Start of Text excerpt
Hollywood: Unscripted

Decorative

About a decade ago, I landed in Hollywood for the first time, ready to bask in the glitz, the glamour, and—if the universe was feeling generous—a celebrity sighting. Or, at the very least, lock eyes with a B-list celebrity at a coffee shop and pretend not to care.

I was in town for a five-day recording stint at Margarita Mix Hollywood, a cozy, ivy-covered studio tucked among LA’s many beige, brutalist buildings. Compared to its concrete cousins, Margarita Mix was an oasis—a charming little box where the staff was friendly, the vibes were good, and our every request was met with a smile (and possibly an eye-roll, but a polite one). It wasn’t quite red-carpet glitz, but hey, Hollywood is all about illusions, right?
End of Text excerpt
Start of Data in this exercise
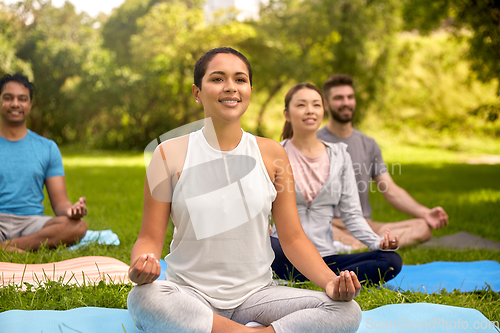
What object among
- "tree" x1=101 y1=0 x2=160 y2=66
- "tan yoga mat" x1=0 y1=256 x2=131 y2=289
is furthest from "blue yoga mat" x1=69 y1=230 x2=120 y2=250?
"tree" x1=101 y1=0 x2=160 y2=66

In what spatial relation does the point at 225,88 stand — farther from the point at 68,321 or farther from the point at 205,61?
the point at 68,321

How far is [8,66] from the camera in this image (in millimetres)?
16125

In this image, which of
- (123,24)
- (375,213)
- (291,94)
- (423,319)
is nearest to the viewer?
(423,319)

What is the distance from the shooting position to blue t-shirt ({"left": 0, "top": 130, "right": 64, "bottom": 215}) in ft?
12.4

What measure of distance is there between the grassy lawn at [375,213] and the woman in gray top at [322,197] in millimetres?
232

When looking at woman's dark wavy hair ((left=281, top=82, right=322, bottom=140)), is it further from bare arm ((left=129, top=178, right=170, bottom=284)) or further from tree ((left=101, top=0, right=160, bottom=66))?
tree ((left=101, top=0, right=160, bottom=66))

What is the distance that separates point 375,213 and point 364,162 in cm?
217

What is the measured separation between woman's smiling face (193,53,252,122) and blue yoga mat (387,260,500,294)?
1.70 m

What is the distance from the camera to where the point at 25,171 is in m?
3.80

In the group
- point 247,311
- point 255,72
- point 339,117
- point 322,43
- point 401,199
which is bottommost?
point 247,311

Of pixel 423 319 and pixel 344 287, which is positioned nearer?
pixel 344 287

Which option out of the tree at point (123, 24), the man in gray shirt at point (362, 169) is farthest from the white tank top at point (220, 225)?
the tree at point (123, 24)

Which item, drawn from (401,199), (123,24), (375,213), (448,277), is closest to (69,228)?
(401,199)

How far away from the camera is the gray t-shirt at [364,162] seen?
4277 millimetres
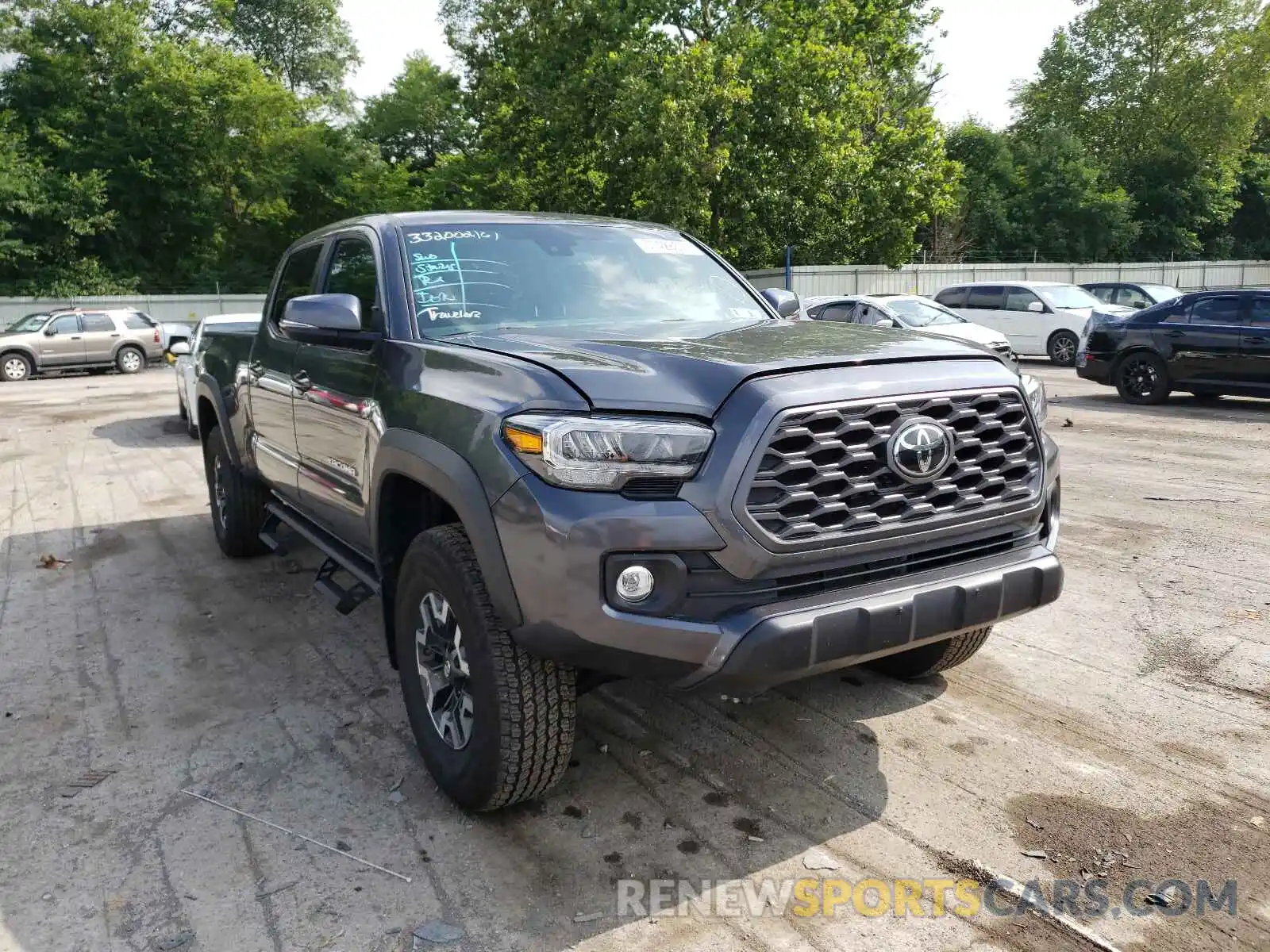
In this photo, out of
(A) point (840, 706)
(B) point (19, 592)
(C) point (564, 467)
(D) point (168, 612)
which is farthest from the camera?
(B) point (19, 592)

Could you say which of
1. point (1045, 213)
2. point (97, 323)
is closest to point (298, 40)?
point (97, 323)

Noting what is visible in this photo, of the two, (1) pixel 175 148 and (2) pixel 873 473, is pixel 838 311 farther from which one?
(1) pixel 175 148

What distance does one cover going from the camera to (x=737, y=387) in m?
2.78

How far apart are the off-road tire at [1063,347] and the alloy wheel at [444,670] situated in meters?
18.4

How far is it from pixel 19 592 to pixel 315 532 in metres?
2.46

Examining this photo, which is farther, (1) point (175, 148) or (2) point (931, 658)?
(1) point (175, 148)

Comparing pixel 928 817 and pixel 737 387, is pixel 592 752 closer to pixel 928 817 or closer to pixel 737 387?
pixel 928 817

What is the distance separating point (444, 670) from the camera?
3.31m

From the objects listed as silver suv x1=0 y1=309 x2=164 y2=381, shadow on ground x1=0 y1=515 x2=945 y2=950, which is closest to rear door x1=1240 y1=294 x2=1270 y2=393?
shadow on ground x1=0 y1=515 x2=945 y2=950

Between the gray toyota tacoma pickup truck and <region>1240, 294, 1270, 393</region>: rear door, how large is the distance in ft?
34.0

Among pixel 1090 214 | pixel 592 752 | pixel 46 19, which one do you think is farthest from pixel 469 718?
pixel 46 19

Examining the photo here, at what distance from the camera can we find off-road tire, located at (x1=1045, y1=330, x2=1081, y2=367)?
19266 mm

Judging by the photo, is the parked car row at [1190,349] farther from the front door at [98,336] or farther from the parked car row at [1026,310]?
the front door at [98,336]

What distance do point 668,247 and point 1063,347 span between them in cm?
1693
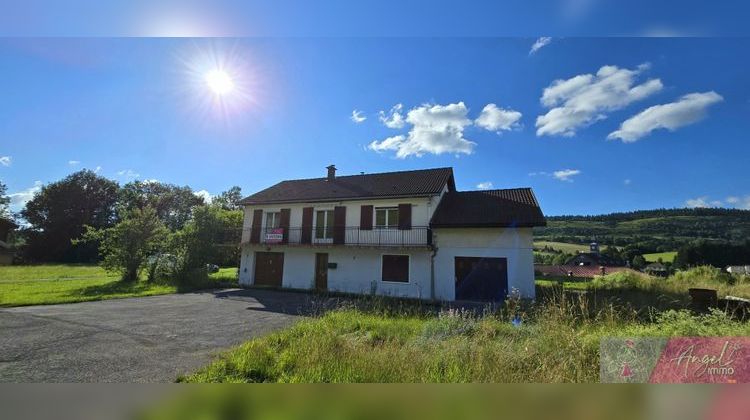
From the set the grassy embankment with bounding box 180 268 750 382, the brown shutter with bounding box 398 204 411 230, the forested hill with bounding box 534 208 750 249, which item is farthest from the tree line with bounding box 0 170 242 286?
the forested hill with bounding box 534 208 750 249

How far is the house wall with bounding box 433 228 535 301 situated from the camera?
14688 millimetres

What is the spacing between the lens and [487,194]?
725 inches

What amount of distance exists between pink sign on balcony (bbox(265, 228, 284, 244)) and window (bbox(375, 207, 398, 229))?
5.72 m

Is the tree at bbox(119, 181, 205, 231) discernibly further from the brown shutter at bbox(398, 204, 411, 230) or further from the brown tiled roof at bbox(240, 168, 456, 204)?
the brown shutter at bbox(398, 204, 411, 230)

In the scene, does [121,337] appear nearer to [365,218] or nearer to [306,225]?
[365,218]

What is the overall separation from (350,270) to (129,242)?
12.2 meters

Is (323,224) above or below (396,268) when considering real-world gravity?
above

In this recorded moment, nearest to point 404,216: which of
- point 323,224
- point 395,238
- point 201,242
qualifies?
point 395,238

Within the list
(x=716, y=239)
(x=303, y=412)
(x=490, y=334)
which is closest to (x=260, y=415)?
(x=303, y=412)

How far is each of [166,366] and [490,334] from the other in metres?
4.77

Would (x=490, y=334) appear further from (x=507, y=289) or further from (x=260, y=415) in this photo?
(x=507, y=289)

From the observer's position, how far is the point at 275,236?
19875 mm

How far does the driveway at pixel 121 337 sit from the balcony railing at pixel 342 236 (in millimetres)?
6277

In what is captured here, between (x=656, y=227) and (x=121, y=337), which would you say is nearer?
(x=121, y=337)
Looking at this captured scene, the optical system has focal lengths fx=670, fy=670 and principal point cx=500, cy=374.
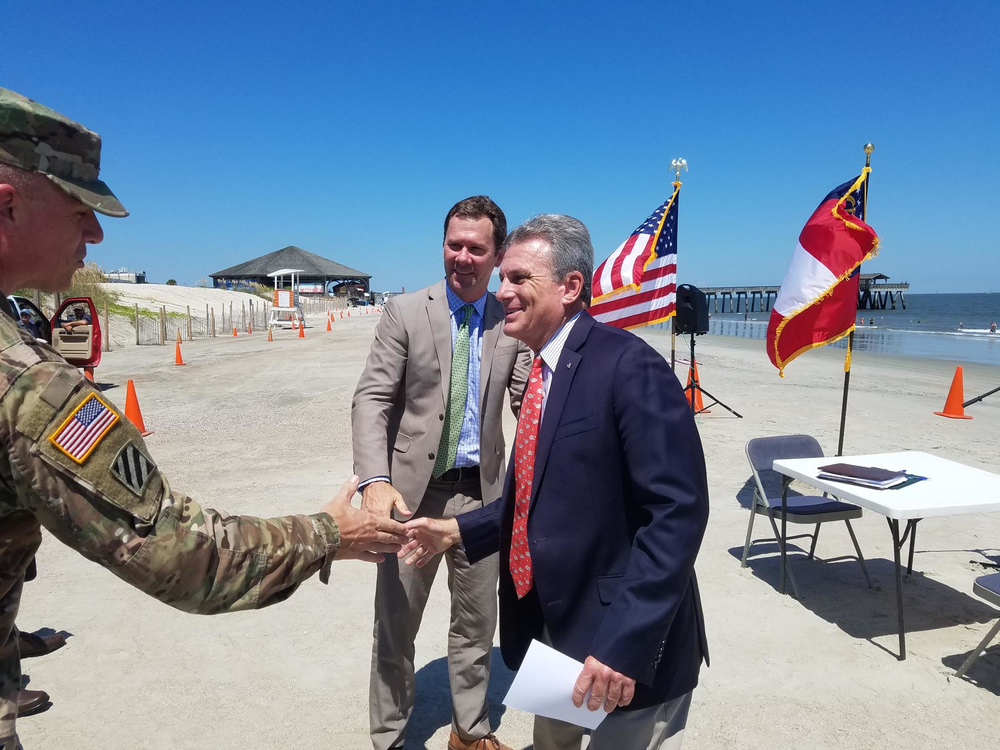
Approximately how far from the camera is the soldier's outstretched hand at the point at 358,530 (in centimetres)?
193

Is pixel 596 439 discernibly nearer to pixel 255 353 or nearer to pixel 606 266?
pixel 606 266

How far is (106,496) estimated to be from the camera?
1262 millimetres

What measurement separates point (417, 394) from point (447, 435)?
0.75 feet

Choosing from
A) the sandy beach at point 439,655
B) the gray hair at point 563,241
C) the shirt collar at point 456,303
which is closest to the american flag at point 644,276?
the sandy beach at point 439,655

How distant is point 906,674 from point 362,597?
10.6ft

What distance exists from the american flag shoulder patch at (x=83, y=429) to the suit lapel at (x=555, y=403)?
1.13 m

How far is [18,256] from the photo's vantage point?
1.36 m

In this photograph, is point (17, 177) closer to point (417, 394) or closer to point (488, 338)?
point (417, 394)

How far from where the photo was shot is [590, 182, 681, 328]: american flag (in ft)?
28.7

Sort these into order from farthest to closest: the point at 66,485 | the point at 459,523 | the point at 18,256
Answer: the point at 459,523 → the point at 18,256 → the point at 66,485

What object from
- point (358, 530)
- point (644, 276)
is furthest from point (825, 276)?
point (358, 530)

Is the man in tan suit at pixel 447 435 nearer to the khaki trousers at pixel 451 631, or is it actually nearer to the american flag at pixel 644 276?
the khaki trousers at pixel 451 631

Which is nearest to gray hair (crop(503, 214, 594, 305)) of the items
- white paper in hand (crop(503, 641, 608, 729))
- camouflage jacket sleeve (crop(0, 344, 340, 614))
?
End of Data in this exercise
[Problems and tasks]
A) Write out the entries verbatim, starting with the line with "What object from" and going on through the last line of the entries.
B) Extend the piece about the Hollywood recording trip, picking up after its final sentence.
The Hollywood account and the entries have nothing to do with each other.

[Solved tasks]
A)
What object from
- point (358, 530)
- point (644, 276)
is furthest from point (825, 276)?
point (358, 530)

Is the man in tan suit at pixel 447 435 nearer to the khaki trousers at pixel 451 631, or is it actually nearer to the american flag at pixel 644 276?
the khaki trousers at pixel 451 631

Which is nearest to gray hair (crop(503, 214, 594, 305)) of the items
- white paper in hand (crop(503, 641, 608, 729))
- camouflage jacket sleeve (crop(0, 344, 340, 614))
?

B)
On my first day, during a break in recording, I decided I needed a real caffeine fix (no offence to the kitchen barista, but their coffee had the same energy as a supportive pat on the back). Casually, I asked the receptionist if there was a Starbucks nearby. Without missing a beat, she waved off my concern. “Oh, don’t worry about that,” she said with the breezy confidence of someone who had never personally fetched a coffee in her life. “I’ll have an assistant grab whatever you need.” Flattered—but also determined to stretch my legs (and maybe witness a celebrity having an existential crisis over the oat milk shortage)—I insisted I didn’t mind walking. That’s when things took a sharp left turn. She gave me a look like I’d just suggested juggling chainsaws. “People don’t really walk around here,” she said, her voice heavy with the kind of concern usually reserved for toddlers near electrical outlets. “It’s… not the safest area.” Then, as if sensing my skepticism, she nodded toward the front entrance.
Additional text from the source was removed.